Ces théories modernes sont absurdes et criminelles, préparant au monde une génération de barbares. Une telle éducation est le plus grand scandale qui soit pour l’âme des enfants, les maintenant dans l’ignorance ou le mépris des vé­rités les plus hautes. Trompés ainsi sur l’essentiel et privés bien souvent des se­cours d’une famille normalement constituée, ils seront le jouet facile de toutes les propagandes et perdront leur âme pour toujours.

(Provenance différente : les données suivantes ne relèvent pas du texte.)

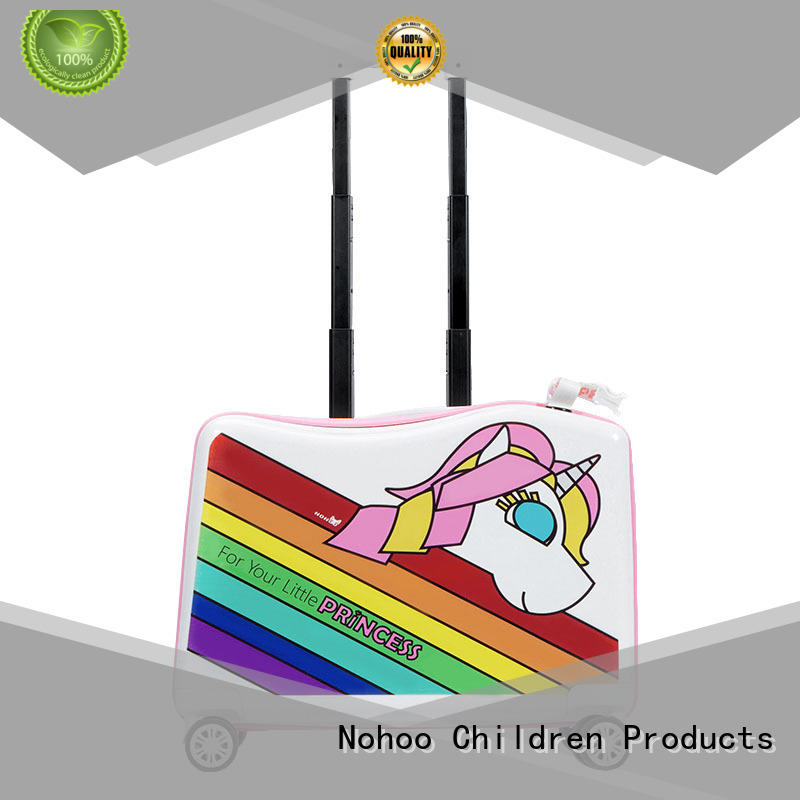 NOHOO cute family backpack design for kids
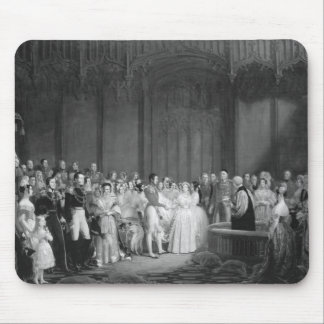 A Very Victorian Wedding Mouse Pad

Aux antipodes de toutes ces folies, l’éducation véritable doit partir de ce principe essentiel que le bonheur de l’homme consiste principalement dans les biens de l’âme et dans la connaissance et l’amour de Dieu, autrement dit dans l’acquisition de la sagesse chrétienne. C’est pourquoi, sans négliger pour autant les matières scientifiques, elle s’attachera surtout à la formation de l’esprit et du cœur, dans l’amour de la vérité objective et de la vertu, à la lumière de la foi. Il n’est pas nécessaire pour cela que l’enseignement de la doctrine chrétienne oc­cupe matériellement un grand nombre d’heures. L’essentiel est que la vraie sa­gesse règne dans l’esprit et le cœur des maîtres, et que la foi et la charité chré­tienne inspirent tout leur labeur d’éducation et d’enseignement. L’étude des au­teurs, et surtout des auteurs chrétiens et classiques est très utile, à condition tou­tefois qu’elle soit réalisée à la lumière de la foi et de la saine philosophie, de manière à édifier et non à scandaliser. Que les maîtres n’oublient pas les terribles menaces portées par Notre-Seigneur contre ceux qui scandalisent les enfants, ainsi que les récompenses éternelles promises pour les plus petites actions faites en leur faveur.

 

• Solution des objections :

 

1) A la première objection il faut répondre que l’enfant a absolument be­soin d’être guidé par la main du maître dans son apprentissage [77]. Remarquons ici combien la pensée libérale est tributaire de sa conception athée et darwinienne de la nature, ce qui est d’ailleurs bien normal puisque, comme le dit Aristote, tout art imite la nature. Selon cette conception, la nature ne progresse pas par l’action intelligente du Créateur, mais par l’antagonisme des forces aveugles et la sélec­tion naturelle. On applique donc cela à la société et on espère que la libre com­pétition entre les individus nous conduira magiquement au paradis de nos rêves [78]. Nos contemporains n’ont malheureusement rien appris des goulags communistes et courent à nouveau dans la même direction : le réveil risque d’être encore une fois bien douloureux ! Car la réalité est aux antipodes de toutes ces utopies : le progrès dans la nature comme dans la société – quand progrès il y a – est toujours le fruit d’une intelligence supérieure : celle de Dieu ou celle de l’autorité humaine agissant avec justice et sagesse. La liberté individuelle et la compétition entre les individus ont bien sûr un rôle important, mais secondaire et subordonné. Abandonnées à elles-mêmes, la nature et la société humaines évo­lueraient rapidement vers le chaos et le néant.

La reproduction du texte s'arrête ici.